Похожим на ризницу делали кладбище еще вислые, с тучной листвой ветви берез. Ветви эти почти сплошь заслоняли от глаза потемневшие и загрубелые, видно в скорби и боли, стволы, но все равно березы и здесь оставались березами. Поэтическая любовь русской земли, песенная прошивь по ее волшебно-пестрым нарядам, так оживляющая даже самый мертвый пейзаж, березы и здесь, на кладбище, совсем по-русски нашли себя. Они не выпятились, как те, что, озоруя, выметнулись на взгорок и кликнули на спор в красоте само небо; и не зашушукались в кокетливой стайке, отбежав на две-три сажени от других; и не загрустили в лирической истоме, не потупились стыдливо перед кленами, как та, про которую сложена песня… Здесь, среди могил, березы неторопко и молчаливо отошли друг от друга и приспустили над вечным покоем свои ветви, как солдаты приспускают знамена…

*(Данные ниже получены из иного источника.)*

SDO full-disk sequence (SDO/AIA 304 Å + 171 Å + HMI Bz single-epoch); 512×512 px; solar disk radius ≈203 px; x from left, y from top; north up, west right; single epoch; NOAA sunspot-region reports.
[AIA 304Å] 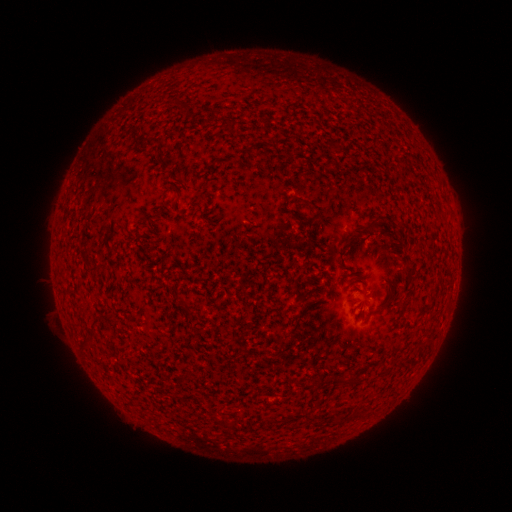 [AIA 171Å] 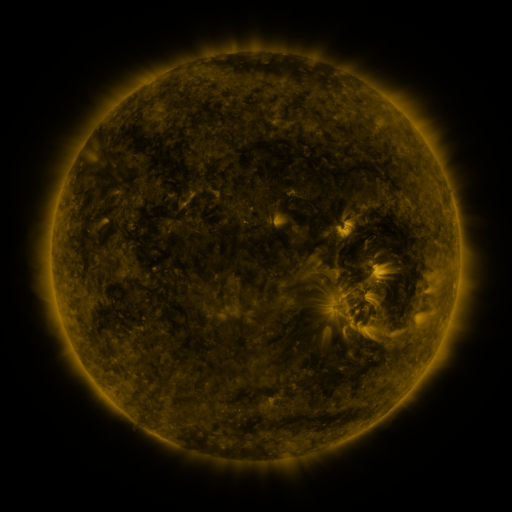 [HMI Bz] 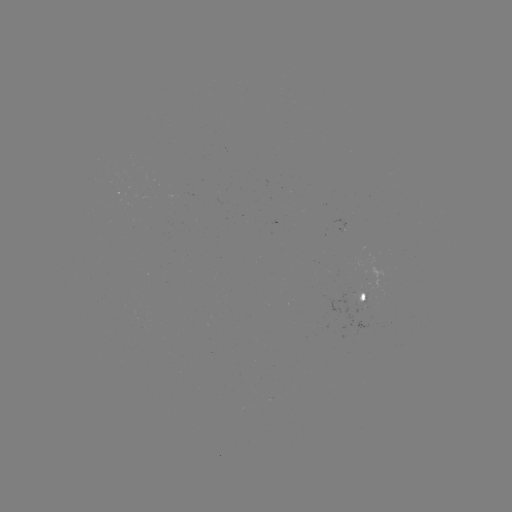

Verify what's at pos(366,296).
spotted active region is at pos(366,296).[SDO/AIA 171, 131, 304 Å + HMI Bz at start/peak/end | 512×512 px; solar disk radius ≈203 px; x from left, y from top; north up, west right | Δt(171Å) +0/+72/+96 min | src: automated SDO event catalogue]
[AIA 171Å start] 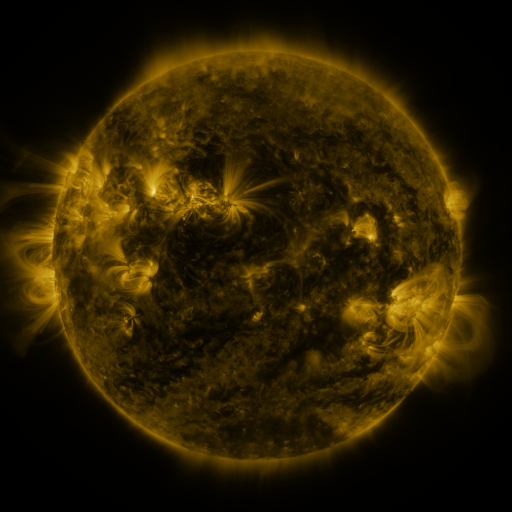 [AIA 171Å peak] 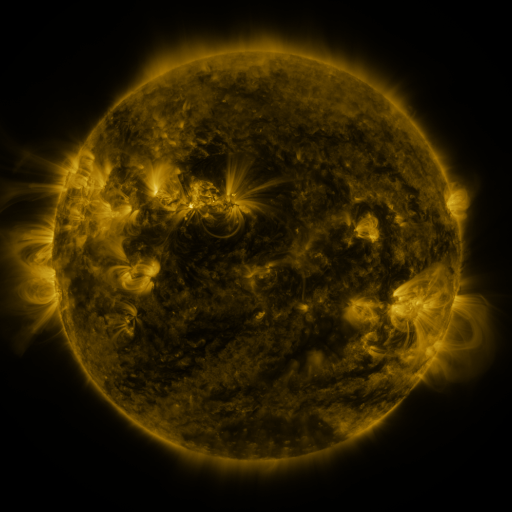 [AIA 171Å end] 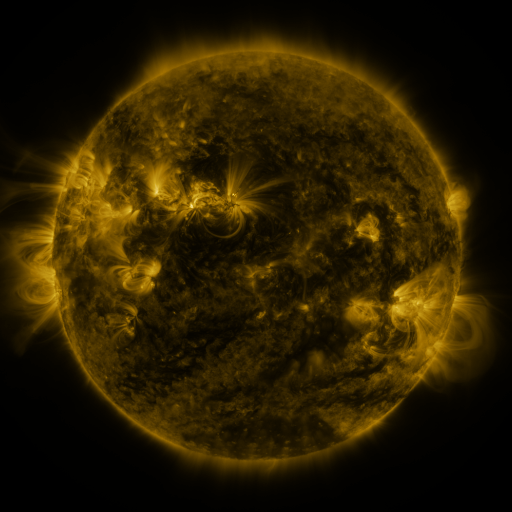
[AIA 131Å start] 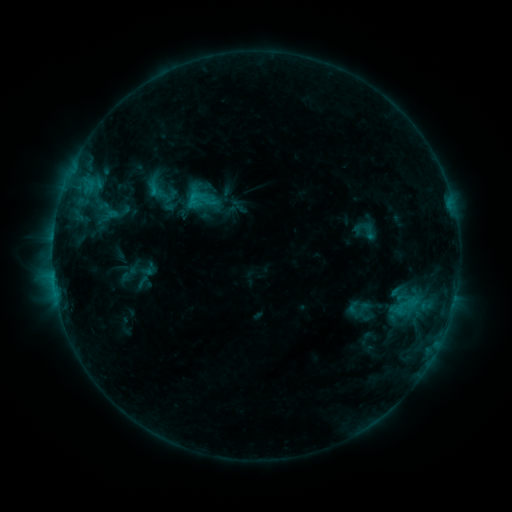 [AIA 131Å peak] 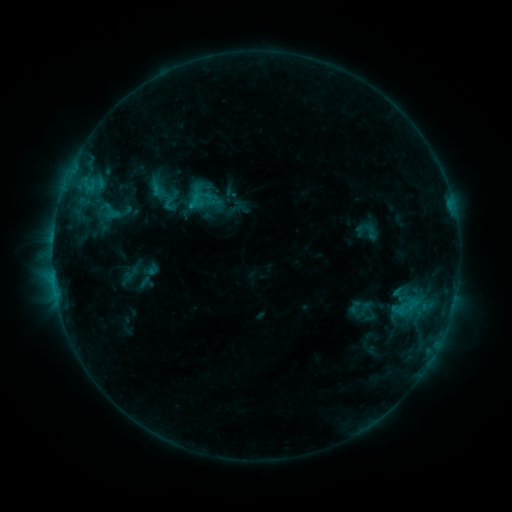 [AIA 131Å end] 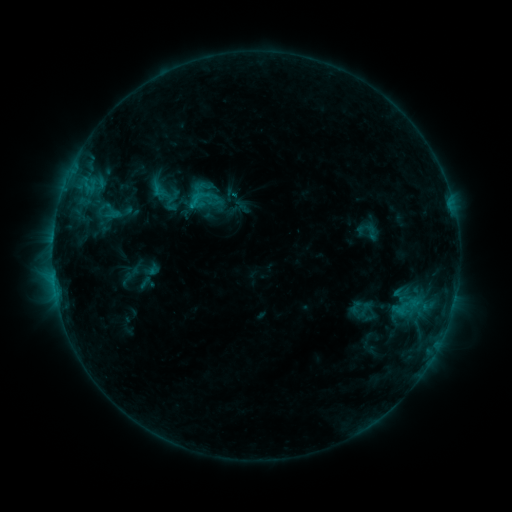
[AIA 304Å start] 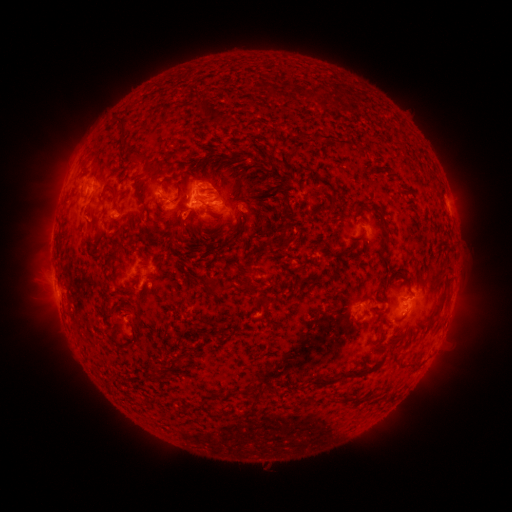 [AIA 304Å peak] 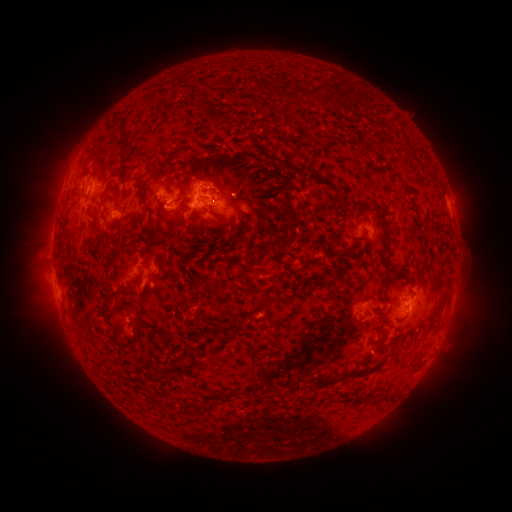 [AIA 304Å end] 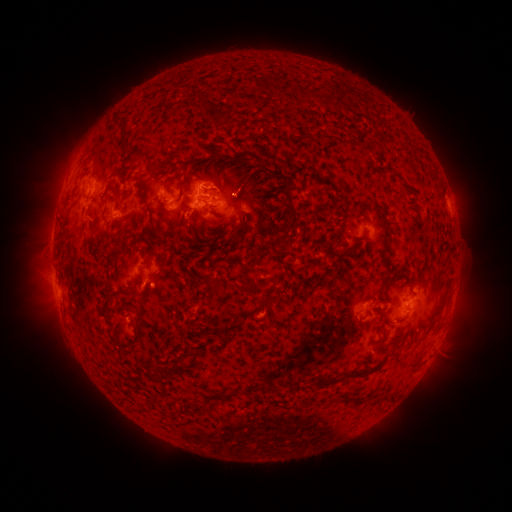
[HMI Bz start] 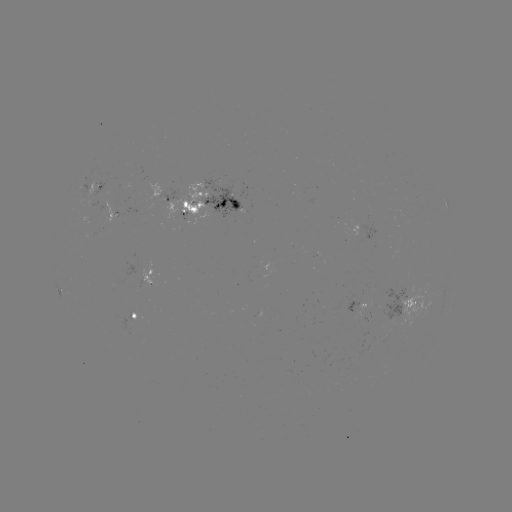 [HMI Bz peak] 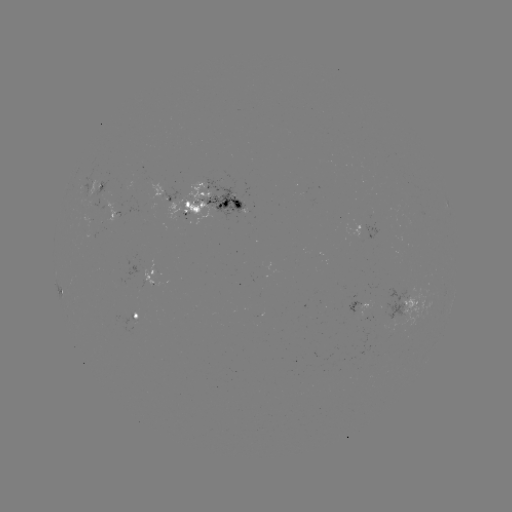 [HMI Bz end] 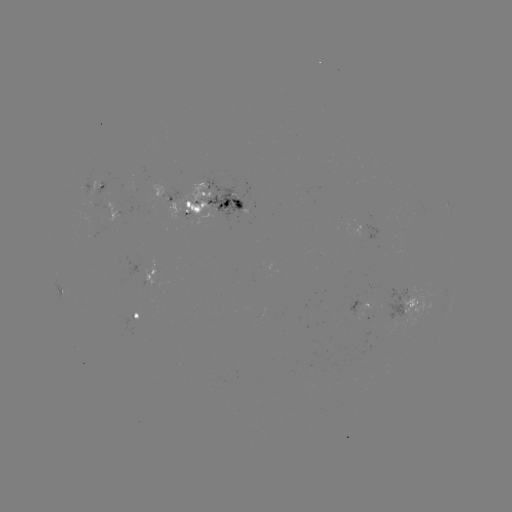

Мысль моя ловила все это, фиксировала, преломлялась в самой себе, как в призме, чтобы изломами этими вновь и вновь больно отдаваться в душе:

«Нет могилы… Могилы нет… А госпиталь был. И в нем лежал смертельно раненный на поле боя солдат Федор Русавин… И был при госпитале морг… И сестра-хозяйка выдавала новую простыню (гробов не делали!)… И был кто-то, пеленавший умерших. И чья-то рука заполняла пропуски в лощеном бланке «похоронной»: фамилия… имя… отчество… адрес…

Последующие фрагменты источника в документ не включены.